### Records supplied

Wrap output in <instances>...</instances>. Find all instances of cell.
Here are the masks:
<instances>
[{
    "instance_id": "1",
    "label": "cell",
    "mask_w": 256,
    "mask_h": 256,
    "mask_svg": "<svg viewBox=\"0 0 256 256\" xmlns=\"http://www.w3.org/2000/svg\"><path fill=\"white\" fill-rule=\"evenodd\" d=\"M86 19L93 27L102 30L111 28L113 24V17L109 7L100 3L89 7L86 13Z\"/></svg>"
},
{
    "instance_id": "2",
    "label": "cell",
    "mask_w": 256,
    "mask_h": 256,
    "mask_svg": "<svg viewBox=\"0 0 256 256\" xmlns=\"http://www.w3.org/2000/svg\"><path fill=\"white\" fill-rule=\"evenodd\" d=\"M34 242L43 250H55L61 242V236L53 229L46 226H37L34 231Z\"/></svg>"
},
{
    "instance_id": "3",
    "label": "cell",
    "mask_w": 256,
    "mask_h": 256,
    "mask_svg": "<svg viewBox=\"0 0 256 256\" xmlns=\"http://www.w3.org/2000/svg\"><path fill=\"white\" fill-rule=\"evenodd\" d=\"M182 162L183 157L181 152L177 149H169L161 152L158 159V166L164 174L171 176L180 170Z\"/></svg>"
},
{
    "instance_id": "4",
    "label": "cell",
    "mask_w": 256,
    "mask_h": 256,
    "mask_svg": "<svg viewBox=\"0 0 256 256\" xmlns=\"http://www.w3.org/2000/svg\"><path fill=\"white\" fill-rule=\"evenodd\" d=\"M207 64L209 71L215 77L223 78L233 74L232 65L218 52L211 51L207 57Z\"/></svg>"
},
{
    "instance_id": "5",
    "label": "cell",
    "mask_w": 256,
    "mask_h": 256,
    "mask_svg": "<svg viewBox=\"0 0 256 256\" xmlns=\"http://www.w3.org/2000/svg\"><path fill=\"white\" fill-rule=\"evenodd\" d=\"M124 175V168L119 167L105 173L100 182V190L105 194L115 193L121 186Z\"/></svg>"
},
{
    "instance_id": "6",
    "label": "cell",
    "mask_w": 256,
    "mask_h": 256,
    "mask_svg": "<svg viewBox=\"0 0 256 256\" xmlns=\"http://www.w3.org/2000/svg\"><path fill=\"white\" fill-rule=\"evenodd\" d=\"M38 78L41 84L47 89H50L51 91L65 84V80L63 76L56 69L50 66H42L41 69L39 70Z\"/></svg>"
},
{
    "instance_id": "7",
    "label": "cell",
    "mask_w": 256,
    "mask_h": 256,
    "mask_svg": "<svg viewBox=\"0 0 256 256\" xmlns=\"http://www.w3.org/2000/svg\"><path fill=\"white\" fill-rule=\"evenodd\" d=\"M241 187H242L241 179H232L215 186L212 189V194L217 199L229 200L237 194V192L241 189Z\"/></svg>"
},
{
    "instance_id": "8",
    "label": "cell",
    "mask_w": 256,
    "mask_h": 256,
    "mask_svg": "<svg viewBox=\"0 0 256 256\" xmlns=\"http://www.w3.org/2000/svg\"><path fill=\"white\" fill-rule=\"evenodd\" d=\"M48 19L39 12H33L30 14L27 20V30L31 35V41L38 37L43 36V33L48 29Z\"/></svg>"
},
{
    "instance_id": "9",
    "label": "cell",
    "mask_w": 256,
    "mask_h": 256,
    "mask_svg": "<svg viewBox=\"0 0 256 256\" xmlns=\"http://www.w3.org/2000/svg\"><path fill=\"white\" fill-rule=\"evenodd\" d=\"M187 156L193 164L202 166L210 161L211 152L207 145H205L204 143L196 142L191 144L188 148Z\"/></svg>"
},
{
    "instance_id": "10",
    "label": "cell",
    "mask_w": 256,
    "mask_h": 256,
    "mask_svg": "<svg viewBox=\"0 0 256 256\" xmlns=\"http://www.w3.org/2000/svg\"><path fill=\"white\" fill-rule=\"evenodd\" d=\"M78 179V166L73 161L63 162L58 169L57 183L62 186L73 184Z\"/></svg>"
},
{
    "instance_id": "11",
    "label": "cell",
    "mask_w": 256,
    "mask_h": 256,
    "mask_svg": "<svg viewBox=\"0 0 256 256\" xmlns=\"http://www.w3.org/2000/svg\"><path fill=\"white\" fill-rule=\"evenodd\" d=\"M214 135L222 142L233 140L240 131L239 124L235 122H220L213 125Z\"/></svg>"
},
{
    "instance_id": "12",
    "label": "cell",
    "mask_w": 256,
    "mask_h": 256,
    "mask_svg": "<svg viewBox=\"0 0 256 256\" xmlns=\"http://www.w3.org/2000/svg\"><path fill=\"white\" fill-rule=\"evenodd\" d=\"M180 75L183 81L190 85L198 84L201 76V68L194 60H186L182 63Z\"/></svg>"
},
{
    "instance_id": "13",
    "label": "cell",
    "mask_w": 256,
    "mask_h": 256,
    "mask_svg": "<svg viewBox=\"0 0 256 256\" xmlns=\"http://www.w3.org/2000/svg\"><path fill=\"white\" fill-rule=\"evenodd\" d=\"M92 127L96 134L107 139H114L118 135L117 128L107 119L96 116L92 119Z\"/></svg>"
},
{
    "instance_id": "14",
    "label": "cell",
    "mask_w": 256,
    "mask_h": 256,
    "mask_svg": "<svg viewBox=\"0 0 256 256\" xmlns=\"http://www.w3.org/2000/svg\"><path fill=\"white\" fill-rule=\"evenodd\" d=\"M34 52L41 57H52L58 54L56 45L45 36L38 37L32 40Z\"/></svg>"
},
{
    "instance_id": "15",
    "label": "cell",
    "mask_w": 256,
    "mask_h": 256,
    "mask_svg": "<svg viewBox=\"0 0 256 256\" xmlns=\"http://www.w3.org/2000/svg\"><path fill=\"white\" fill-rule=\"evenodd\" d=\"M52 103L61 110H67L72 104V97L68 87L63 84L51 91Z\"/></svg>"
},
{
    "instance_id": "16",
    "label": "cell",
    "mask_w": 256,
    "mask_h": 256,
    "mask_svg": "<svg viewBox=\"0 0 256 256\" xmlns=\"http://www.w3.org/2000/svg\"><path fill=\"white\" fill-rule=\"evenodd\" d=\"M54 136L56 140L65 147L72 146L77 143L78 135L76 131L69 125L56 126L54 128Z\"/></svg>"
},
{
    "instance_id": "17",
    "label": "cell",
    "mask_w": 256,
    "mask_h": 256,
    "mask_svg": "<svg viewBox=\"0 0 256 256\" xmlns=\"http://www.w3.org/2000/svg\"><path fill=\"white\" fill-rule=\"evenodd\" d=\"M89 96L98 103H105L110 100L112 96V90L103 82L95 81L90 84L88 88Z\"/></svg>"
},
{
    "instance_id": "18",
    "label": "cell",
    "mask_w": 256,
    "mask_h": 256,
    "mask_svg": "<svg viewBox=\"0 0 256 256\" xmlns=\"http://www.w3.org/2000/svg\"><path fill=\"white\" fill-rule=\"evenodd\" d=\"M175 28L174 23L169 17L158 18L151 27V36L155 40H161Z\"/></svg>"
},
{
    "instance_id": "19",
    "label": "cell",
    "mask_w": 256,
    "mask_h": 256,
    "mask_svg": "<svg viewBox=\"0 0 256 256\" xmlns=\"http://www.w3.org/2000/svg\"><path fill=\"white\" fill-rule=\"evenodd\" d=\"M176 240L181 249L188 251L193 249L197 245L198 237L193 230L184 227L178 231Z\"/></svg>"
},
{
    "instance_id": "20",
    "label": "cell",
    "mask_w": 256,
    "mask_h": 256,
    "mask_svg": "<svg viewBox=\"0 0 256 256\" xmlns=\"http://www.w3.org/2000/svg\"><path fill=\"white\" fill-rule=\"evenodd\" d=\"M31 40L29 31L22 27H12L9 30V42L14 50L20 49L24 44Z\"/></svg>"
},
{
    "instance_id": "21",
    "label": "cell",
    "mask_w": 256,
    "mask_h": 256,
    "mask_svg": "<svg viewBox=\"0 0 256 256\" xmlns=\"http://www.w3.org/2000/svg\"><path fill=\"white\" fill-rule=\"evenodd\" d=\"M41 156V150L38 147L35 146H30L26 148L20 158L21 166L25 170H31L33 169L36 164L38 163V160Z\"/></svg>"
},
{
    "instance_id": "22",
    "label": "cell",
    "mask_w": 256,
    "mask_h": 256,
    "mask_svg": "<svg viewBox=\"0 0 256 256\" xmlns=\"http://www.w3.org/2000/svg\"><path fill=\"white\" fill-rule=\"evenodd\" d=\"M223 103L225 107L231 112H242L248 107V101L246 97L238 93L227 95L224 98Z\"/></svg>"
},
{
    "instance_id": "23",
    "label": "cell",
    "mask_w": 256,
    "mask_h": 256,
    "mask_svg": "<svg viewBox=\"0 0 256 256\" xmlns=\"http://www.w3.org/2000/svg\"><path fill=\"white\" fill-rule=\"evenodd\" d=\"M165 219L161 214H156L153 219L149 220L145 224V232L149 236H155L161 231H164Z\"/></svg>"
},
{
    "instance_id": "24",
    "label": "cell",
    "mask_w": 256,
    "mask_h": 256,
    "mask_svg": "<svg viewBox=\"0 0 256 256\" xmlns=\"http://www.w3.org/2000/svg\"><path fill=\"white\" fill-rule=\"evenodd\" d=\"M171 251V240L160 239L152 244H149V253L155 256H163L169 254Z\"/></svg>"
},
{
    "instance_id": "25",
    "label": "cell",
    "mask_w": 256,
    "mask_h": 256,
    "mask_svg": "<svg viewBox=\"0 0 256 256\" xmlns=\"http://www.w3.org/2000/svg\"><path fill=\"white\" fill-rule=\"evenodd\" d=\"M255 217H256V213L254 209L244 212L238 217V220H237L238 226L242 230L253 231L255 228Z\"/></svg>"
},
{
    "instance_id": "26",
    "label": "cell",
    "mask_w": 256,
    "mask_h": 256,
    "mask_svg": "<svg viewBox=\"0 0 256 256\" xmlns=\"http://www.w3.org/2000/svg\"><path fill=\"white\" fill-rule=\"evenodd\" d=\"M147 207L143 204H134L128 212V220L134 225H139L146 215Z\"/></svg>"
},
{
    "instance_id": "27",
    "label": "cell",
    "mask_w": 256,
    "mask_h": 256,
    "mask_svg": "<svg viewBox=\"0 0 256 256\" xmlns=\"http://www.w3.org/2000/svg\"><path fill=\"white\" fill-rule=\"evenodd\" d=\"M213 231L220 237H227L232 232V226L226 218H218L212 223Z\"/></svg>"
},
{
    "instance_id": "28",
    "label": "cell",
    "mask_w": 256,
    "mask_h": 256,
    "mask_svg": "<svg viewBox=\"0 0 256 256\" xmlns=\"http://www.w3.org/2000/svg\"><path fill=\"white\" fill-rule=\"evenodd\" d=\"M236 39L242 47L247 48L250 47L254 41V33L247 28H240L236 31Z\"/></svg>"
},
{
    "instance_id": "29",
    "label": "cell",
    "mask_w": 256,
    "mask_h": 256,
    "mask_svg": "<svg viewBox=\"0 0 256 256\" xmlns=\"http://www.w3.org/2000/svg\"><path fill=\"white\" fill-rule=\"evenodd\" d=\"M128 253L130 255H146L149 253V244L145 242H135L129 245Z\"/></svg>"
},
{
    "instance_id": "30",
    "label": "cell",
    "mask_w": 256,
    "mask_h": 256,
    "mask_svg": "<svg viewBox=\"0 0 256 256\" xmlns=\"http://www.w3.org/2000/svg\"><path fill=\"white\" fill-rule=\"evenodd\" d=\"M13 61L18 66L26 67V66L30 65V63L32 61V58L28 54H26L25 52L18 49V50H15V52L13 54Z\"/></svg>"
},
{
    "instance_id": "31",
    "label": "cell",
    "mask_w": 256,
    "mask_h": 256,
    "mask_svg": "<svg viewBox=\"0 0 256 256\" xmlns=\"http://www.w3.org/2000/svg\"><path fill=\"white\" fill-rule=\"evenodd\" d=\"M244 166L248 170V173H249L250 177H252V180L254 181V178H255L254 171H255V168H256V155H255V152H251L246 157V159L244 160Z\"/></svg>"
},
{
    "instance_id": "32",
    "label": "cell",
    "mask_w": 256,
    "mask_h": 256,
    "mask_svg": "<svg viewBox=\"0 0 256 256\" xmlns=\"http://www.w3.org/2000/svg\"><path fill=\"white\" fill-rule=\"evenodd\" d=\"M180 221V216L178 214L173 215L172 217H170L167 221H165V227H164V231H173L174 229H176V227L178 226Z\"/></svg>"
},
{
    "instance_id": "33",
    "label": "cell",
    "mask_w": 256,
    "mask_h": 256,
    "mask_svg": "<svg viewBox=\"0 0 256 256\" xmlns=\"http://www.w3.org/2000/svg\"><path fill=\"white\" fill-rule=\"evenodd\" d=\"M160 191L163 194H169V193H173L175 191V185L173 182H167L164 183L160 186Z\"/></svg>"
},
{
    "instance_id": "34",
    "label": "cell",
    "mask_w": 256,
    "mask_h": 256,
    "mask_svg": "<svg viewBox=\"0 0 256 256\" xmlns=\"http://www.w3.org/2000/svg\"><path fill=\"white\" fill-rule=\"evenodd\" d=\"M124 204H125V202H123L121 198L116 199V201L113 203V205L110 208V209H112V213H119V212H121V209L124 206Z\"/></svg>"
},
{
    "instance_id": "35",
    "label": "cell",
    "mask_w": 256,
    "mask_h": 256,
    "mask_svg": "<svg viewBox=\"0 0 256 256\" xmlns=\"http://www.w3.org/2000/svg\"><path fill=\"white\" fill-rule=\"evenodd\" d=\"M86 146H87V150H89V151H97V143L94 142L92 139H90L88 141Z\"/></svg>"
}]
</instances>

### Do this
Which lines of the material above contain the string "instances"? List each of them in full.

### Response below
Wrap output in <instances>...</instances>. Find all instances of cell.
<instances>
</instances>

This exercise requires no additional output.